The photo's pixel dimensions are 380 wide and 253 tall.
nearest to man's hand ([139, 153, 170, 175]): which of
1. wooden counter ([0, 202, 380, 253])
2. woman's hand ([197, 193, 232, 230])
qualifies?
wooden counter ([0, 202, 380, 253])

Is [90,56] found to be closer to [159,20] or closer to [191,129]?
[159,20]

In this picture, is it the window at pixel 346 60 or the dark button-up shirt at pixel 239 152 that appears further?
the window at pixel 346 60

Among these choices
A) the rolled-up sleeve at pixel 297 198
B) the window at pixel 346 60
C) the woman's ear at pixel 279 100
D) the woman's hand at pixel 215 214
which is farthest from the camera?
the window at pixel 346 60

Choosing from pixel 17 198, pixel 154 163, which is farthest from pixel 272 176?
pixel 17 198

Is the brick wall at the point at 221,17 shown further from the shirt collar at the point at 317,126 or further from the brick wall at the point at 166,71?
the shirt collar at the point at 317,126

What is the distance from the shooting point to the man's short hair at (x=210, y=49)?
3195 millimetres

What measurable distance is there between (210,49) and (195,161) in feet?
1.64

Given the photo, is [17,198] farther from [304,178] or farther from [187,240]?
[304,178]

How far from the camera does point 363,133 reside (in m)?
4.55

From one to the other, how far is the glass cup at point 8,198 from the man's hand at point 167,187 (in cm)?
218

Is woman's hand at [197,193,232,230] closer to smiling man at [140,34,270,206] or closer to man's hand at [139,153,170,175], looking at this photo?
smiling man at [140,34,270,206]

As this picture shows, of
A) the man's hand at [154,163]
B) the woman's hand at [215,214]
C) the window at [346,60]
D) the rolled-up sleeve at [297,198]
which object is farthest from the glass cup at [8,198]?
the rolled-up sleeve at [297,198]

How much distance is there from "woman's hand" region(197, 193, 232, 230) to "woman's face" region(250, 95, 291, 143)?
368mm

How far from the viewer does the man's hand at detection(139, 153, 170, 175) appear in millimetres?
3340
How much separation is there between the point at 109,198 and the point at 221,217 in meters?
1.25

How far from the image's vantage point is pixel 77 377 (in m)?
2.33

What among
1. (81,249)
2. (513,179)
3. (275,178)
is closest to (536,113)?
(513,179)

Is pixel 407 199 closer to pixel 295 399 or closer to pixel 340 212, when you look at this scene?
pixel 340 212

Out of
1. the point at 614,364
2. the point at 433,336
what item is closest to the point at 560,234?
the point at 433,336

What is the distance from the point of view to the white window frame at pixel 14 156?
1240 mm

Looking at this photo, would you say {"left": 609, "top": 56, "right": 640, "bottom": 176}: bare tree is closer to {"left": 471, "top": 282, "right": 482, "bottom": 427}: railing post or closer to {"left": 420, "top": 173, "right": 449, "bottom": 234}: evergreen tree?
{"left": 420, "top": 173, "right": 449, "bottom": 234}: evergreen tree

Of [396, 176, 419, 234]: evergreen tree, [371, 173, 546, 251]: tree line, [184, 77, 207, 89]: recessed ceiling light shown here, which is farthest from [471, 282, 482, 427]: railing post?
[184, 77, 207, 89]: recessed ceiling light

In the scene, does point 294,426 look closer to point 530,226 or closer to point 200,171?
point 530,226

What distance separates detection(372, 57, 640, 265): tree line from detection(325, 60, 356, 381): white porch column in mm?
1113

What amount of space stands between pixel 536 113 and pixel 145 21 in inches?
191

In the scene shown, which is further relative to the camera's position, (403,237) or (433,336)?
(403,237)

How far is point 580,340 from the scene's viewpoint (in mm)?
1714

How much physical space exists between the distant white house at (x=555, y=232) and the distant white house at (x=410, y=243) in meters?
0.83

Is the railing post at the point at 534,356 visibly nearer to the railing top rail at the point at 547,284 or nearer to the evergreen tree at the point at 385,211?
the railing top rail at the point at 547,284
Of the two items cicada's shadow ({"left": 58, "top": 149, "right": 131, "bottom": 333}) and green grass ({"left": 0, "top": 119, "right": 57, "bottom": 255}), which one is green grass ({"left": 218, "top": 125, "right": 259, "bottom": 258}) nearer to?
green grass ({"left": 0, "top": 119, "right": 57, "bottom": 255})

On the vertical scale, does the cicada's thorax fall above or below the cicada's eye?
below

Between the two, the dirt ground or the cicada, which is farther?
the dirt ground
☆ ☆ ☆ ☆ ☆ ☆ ☆
## INSTRUCTION
Your task is to return the full listing exactly as it was given.

## RESULT
The photo's pixel dimensions are 380 wide and 253 tall.
nearest to man's hand ([139, 153, 170, 175]): which of
1. wooden counter ([0, 202, 380, 253])
2. woman's hand ([197, 193, 232, 230])
qualifies?
wooden counter ([0, 202, 380, 253])

Is [90,56] found to be closer to [159,20] or closer to [191,129]?
[159,20]

In this picture, is it the window at pixel 346 60 or the dark button-up shirt at pixel 239 152 that appears further?
the window at pixel 346 60

Among these choices
A) the rolled-up sleeve at pixel 297 198
B) the window at pixel 346 60
C) the woman's ear at pixel 279 100
D) the woman's hand at pixel 215 214
which is farthest from the camera?
the window at pixel 346 60

Choosing from pixel 17 198, pixel 154 163, which is farthest from pixel 272 176?
pixel 17 198

Is the brick wall at the point at 221,17 shown further from the shirt collar at the point at 317,126 or further from the brick wall at the point at 166,71?
the shirt collar at the point at 317,126

What is the distance from the shooting point to the man's short hair at (x=210, y=49)?
3195 millimetres

What measurable distance is there between (210,49) and (195,161) in feet?
1.64

Given the photo, is [17,198] farther from [304,178] or farther from [187,240]?
[304,178]

How far from the camera does point 363,133 reside (in m)?
4.55

From one to the other, how far is the glass cup at point 8,198 from the man's hand at point 167,187 (in cm)?
218

Is woman's hand at [197,193,232,230] closer to smiling man at [140,34,270,206] or closer to man's hand at [139,153,170,175], looking at this photo?
smiling man at [140,34,270,206]

As this picture shows, of
A) the man's hand at [154,163]
B) the woman's hand at [215,214]
C) the window at [346,60]
D) the rolled-up sleeve at [297,198]
which object is farthest from the glass cup at [8,198]?
the rolled-up sleeve at [297,198]

How much distance is there from "woman's hand" region(197, 193, 232, 230) to "woman's face" region(250, 95, 291, 143)?
368mm

How far from the viewer does the man's hand at detection(139, 153, 170, 175) appear in millimetres?
3340
How much separation is there between the point at 109,198 and the point at 221,217 in meters?
1.25

How far from the image's vantage point is pixel 77 377 (in m)?
2.33

What among
1. (81,249)
2. (513,179)
3. (275,178)
is closest to (536,113)?
(513,179)

Is pixel 407 199 closer to pixel 295 399 or closer to pixel 340 212, when you look at this scene?
pixel 340 212

Out of
1. the point at 614,364
2. the point at 433,336
what item is closest to the point at 560,234?
the point at 433,336

What is the distance from the point of view to the white window frame at pixel 14 156?
1240 mm

Looking at this photo, would you say {"left": 609, "top": 56, "right": 640, "bottom": 176}: bare tree is closer to {"left": 471, "top": 282, "right": 482, "bottom": 427}: railing post or closer to {"left": 420, "top": 173, "right": 449, "bottom": 234}: evergreen tree?
{"left": 420, "top": 173, "right": 449, "bottom": 234}: evergreen tree

Of [396, 176, 419, 234]: evergreen tree, [371, 173, 546, 251]: tree line, [184, 77, 207, 89]: recessed ceiling light shown here, which is farthest from [471, 282, 482, 427]: railing post?
[184, 77, 207, 89]: recessed ceiling light

In the scene, does point 294,426 look closer to point 530,226 or closer to point 200,171?
point 530,226

What distance separates detection(372, 57, 640, 265): tree line from detection(325, 60, 356, 381): white porch column in mm?
1113

What amount of space stands between pixel 536 113 and pixel 145 21 in inches?
191

In the scene shown, which is further relative to the camera's position, (403,237) or (433,336)?
(403,237)

How far is point 580,340 from the scene's viewpoint (in mm)?
1714

How much physical space exists between the distant white house at (x=555, y=232) and the distant white house at (x=410, y=243) in meters?
0.83

Is the railing post at the point at 534,356 visibly nearer to the railing top rail at the point at 547,284 or nearer to the evergreen tree at the point at 385,211?
the railing top rail at the point at 547,284
Of the two items cicada's shadow ({"left": 58, "top": 149, "right": 131, "bottom": 333}) and green grass ({"left": 0, "top": 119, "right": 57, "bottom": 255}), which one is green grass ({"left": 218, "top": 125, "right": 259, "bottom": 258}) nearer to?
green grass ({"left": 0, "top": 119, "right": 57, "bottom": 255})

On the vertical scale, does the cicada's thorax fall above or below the cicada's eye?
below

Between the two, the dirt ground or the cicada, which is farther?
the dirt ground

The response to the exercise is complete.